It can be useful to make sure that the evaluation of the operator is really done in parallel, and for example that there is no forced use of a parallelism acceleration, which would avoid a real parallel test. For this purpose, it is recommended to systematically use the boolean special parameter “EnableMultiProcessingInEvaluation”, exclusively reserved for this purpose, of the operator declaration command. The use of this parameter is illustrated in this example. It should not be used in any other case.

# -*- coding: utf-8 -*-
#
import numpy
from adao import adaoBuilder
#
def SomeOperator( x ):
    return numpy.dot(numpy.eye(x.size), numpy.ravel(x))
#
case = adaoBuilder.New()
case.setAlgorithmParameters(
    Algorithm='ParallelFunctionTest',
    Parameters={
        'NumberOfRepetition' : 50,
        'NumberOfPrintedDigits' : 2,
        "ShowElementarySummary":False,
        },
    )
case.setCheckingPoint( Vector = range(30) )
case.setObservationOperator(
    OneFunction = SomeOperator,
    Parameters  = {
        "EnableMultiProcessingInEvaluation":True,
        "NumberOfProcesses":5,
        },
    )
case.execute()

The execution result is the following:


     PARALLELFUNCTIONTEST
     ====================

     This test allows to analyze the (repetition of the) launch of some
     given simulation operator F, applied to one single vector argument x,
     in a parallel way.
     The output shows simple statistics related to its successful execution,
     or related to the similarities of repetition of its execution.

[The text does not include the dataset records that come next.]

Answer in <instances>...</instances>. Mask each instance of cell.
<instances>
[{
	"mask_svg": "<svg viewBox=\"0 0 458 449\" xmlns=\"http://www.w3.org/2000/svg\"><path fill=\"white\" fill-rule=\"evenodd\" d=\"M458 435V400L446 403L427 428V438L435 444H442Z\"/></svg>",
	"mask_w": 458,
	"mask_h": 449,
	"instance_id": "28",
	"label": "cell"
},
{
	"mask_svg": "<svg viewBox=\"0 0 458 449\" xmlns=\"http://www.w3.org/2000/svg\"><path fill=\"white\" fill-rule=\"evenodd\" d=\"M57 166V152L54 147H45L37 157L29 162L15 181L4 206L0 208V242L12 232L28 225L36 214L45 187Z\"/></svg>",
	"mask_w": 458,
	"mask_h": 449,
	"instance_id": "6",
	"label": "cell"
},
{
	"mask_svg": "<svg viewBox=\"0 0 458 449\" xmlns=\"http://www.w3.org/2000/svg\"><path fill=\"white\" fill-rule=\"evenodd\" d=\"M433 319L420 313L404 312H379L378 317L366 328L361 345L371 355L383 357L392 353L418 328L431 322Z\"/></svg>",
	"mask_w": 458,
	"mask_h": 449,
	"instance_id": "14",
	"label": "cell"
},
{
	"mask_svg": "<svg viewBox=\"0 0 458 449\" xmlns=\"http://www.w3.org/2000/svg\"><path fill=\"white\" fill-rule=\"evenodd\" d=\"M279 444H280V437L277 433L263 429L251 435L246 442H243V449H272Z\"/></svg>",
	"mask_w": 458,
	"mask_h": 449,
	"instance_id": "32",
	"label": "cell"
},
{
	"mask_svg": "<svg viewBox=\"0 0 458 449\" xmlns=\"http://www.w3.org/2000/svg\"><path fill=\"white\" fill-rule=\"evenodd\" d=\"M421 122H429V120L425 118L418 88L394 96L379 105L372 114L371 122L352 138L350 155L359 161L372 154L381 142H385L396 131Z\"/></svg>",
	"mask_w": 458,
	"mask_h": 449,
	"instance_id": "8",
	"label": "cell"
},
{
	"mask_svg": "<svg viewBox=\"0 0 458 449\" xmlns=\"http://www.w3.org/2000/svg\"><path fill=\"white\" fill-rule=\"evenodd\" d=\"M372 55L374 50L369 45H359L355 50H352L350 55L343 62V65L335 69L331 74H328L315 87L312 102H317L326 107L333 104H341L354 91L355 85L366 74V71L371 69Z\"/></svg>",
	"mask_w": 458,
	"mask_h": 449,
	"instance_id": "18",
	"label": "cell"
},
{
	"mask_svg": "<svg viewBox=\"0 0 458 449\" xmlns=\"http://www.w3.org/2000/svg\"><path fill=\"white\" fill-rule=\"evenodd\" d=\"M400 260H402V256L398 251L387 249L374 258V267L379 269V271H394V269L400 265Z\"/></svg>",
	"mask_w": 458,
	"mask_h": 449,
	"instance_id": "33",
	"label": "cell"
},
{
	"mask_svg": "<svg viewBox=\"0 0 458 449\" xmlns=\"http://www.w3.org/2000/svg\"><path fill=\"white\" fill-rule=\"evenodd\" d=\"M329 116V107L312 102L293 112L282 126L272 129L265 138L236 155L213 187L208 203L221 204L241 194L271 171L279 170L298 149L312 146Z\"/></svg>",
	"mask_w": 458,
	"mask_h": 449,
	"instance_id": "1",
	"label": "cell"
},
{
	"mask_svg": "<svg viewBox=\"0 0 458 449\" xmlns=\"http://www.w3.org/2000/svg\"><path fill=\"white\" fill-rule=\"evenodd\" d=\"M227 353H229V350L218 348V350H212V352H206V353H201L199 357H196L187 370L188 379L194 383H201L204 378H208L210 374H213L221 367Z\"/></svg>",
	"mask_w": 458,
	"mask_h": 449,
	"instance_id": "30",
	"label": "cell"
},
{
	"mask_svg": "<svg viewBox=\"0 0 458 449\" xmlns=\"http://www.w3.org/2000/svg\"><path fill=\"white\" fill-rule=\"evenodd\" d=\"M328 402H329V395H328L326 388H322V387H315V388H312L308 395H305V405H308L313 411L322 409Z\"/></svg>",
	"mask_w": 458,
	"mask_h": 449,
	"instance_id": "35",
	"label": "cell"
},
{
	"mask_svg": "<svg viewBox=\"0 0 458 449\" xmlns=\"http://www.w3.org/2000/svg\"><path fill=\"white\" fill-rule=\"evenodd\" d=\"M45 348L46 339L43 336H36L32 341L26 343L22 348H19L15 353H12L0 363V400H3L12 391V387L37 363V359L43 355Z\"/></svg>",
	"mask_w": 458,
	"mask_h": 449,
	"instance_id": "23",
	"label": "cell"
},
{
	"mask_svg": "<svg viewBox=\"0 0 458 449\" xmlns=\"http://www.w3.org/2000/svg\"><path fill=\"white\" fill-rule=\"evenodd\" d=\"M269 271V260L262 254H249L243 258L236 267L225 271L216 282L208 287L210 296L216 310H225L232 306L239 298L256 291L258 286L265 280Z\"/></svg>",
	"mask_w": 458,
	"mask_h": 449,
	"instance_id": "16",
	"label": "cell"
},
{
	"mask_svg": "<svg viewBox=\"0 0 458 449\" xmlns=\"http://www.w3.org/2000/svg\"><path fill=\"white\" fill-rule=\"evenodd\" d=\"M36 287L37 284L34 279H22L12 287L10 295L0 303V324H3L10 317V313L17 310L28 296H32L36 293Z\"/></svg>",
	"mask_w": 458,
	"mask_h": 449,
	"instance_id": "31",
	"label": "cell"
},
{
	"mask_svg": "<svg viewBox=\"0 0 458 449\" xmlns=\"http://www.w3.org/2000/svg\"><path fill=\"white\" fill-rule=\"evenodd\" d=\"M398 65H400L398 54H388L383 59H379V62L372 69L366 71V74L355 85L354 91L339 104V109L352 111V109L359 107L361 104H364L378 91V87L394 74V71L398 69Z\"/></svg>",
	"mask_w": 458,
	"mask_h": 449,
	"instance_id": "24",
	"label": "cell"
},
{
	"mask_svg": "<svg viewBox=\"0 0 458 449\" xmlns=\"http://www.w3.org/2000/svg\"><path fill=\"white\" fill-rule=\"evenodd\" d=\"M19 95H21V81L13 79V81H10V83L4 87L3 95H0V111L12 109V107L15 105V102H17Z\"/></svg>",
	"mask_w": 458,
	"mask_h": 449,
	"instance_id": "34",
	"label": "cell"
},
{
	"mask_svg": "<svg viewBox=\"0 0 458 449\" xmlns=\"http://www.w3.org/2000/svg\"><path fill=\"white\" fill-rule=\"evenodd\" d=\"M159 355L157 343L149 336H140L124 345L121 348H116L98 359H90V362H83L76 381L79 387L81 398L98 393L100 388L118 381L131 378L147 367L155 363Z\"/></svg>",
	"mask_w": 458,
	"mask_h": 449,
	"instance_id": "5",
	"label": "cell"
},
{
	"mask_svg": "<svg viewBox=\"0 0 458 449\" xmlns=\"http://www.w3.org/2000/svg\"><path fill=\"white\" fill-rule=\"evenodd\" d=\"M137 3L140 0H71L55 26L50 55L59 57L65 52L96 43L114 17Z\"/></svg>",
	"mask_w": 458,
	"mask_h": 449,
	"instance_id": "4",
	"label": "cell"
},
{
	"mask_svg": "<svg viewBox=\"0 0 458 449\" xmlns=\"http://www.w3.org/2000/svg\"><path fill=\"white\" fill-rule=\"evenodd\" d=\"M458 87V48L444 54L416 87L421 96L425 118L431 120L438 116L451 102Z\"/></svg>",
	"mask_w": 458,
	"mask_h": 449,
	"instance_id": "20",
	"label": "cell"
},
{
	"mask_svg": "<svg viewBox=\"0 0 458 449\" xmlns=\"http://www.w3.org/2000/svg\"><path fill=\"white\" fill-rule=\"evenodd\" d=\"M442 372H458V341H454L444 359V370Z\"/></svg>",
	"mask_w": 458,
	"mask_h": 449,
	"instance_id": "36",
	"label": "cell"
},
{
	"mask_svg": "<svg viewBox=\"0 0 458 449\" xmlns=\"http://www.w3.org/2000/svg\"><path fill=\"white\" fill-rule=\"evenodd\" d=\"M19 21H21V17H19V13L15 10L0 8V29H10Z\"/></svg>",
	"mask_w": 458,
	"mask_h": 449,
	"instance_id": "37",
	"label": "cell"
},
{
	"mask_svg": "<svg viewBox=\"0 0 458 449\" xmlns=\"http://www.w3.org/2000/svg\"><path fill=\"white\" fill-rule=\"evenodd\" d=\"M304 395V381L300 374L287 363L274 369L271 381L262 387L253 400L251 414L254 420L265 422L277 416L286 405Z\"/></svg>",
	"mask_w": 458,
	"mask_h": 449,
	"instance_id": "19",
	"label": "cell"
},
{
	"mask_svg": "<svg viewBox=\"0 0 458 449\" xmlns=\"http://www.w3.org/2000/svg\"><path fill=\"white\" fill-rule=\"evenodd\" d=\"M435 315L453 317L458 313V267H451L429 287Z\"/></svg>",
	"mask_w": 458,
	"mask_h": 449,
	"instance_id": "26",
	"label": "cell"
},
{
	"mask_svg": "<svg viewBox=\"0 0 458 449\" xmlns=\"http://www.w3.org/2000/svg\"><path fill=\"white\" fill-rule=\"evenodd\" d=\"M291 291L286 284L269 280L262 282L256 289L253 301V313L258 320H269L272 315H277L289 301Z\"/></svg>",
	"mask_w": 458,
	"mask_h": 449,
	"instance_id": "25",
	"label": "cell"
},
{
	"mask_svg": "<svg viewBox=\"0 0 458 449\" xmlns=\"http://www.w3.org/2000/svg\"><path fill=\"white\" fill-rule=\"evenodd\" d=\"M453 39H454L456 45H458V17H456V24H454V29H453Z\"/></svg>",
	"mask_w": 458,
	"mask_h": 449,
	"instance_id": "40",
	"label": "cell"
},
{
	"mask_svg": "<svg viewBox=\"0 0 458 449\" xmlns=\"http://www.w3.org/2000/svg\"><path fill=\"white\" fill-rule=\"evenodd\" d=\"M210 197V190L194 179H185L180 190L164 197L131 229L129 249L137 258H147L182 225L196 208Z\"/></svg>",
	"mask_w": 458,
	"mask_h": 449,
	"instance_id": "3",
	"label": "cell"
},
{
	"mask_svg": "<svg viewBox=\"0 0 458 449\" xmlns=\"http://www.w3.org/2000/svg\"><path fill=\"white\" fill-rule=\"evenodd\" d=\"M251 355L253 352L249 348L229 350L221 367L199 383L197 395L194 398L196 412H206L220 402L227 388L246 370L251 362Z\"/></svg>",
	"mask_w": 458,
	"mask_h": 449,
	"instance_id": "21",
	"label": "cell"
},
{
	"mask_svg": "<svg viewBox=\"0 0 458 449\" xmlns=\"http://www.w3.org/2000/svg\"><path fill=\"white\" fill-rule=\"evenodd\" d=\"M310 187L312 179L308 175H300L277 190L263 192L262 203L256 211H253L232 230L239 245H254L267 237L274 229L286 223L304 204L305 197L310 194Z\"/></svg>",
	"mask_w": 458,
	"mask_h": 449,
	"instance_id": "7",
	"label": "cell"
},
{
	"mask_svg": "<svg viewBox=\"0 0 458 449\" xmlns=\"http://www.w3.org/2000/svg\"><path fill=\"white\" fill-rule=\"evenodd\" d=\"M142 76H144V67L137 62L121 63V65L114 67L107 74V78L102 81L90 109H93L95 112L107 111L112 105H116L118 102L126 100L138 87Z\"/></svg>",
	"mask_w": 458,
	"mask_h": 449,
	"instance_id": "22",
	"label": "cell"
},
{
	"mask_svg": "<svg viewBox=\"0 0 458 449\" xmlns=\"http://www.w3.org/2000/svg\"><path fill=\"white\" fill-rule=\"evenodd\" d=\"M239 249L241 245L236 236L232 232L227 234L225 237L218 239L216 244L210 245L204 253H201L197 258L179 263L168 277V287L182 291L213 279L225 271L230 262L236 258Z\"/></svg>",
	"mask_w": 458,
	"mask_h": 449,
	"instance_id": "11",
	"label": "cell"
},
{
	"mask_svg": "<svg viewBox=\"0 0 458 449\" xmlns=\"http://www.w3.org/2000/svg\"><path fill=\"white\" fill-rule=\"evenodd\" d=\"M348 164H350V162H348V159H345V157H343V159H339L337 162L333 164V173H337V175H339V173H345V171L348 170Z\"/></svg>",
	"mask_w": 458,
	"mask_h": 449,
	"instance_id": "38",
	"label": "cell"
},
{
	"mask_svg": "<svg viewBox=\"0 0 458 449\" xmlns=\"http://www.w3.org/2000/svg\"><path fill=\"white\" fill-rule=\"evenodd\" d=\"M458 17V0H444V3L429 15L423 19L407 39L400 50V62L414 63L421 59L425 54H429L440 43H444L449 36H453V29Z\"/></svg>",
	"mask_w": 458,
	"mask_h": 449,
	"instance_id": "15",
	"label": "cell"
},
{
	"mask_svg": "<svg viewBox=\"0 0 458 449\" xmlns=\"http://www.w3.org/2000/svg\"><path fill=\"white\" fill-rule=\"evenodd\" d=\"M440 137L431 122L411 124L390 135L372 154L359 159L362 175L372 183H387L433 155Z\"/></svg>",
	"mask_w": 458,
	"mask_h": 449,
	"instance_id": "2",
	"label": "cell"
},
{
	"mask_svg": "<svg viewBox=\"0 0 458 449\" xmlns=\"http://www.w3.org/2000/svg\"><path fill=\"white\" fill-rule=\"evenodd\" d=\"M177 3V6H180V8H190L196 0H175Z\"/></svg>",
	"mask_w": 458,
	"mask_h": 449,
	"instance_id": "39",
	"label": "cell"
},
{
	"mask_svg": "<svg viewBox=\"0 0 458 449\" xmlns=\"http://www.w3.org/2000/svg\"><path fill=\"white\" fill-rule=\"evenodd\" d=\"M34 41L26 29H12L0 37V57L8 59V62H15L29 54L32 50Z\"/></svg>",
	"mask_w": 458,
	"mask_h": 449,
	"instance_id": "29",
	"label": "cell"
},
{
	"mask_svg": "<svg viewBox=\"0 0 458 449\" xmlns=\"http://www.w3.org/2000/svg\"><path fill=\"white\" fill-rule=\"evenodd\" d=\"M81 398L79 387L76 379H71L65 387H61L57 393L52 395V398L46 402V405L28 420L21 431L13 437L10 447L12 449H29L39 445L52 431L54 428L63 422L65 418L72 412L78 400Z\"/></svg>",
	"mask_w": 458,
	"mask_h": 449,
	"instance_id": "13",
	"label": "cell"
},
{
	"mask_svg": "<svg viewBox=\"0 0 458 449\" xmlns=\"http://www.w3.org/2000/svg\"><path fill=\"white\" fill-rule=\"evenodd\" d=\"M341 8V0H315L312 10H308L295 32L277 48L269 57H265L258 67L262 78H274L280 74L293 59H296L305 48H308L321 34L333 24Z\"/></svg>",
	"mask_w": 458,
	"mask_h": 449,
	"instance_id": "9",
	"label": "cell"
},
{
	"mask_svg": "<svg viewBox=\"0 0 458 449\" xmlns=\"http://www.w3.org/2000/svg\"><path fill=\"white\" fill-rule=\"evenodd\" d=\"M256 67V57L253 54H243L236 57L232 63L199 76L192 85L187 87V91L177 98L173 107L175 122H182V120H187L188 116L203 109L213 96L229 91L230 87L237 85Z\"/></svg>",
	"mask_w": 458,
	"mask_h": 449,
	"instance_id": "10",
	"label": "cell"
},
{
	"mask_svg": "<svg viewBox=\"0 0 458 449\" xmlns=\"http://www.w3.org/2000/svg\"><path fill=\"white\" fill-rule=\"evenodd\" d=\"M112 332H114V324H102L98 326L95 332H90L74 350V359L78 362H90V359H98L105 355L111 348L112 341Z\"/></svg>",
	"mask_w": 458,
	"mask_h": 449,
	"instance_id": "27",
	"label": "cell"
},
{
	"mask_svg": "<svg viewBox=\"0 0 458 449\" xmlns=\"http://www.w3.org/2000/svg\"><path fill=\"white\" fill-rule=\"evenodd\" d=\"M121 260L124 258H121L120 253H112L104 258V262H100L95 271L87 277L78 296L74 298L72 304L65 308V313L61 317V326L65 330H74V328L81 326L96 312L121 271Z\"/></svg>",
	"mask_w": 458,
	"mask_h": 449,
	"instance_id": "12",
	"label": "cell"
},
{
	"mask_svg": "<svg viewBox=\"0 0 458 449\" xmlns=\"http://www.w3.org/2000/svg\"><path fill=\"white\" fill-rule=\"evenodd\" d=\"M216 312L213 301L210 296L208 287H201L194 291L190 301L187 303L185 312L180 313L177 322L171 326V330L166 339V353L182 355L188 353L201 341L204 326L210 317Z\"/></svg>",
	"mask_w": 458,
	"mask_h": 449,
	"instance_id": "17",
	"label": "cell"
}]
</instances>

===> Information before launching:
     -----------------------------

     Characteristics of input vector X, internally converted:
       Type...............: <class 'numpy.ndarray'>
       Length of vector...: 30
       Minimum value......: 0.00e+00
       Maximum value......: 2.90e+01
       Mean of vector.....: 1.45e+01
       Standard error.....: 8.66e+00
       L2 norm of vector..: 9.25e+01

     ---------------------------------------------------------------------------

===> Beginning of repeated evaluation, without activating debug

     ---------------------------------------------------------------------------

     Appending the input vector to the agument set to be evaluated in parallel

     ---------------------------------------------------------------------------

===> Launching operator parallel evaluation for 50 states


===> End of operator parallel evaluation for 50 states

     ---------------------------------------------------------------------------

===> End of repeated evaluation, without deactivating debug

     ---------------------------------------------------------------------------

===> Launching statistical summary calculation for 50 states

     ---------------------------------------------------------------------------

===> Statistical analysis of the outputs obtained through parallel repeated evaluations

     (Remark: numbers that are (about) under 2e-16 represent 0 to machine precision)

     Number of evaluations...........................: 50

     Characteristics of the whole set of outputs Y:
       Size of each of the outputs...................: 30
       Minimum value of the whole set of outputs.....: 0.00e+00
       Maximum value of the whole set of outputs.....: 2.90e+01
       Mean of vector of the whole set of outputs....: 1.45e+01
       Standard error of the whole set of outputs....: 8.66e+00

     Characteristics of the vector Ym, mean of the outputs Y:
       Size of the mean of the outputs...............: 30
       Minimum value of the mean of the outputs......: 0.00e+00
       Maximum value of the mean of the outputs......: 2.90e+01
       Mean of the mean of the outputs...............: 1.45e+01
       Standard error of the mean of the outputs.....: 8.66e+00

     Characteristics of the mean of the differences between the outputs Y and their mean Ym:
       Size of the mean of the differences...........: 30
       Minimum value of the mean of the differences..: 0.00e+00
       Maximum value of the mean of the differences..: 0.00e+00
       Mean of the mean of the differences...........: 0.00e+00
       Standard error of the mean of the differences.: 0.00e+00

     ---------------------------------------------------------------------------

     End of the "PARALLELFUNCTIONTEST" verification

     ---------------------------------------------------------------------------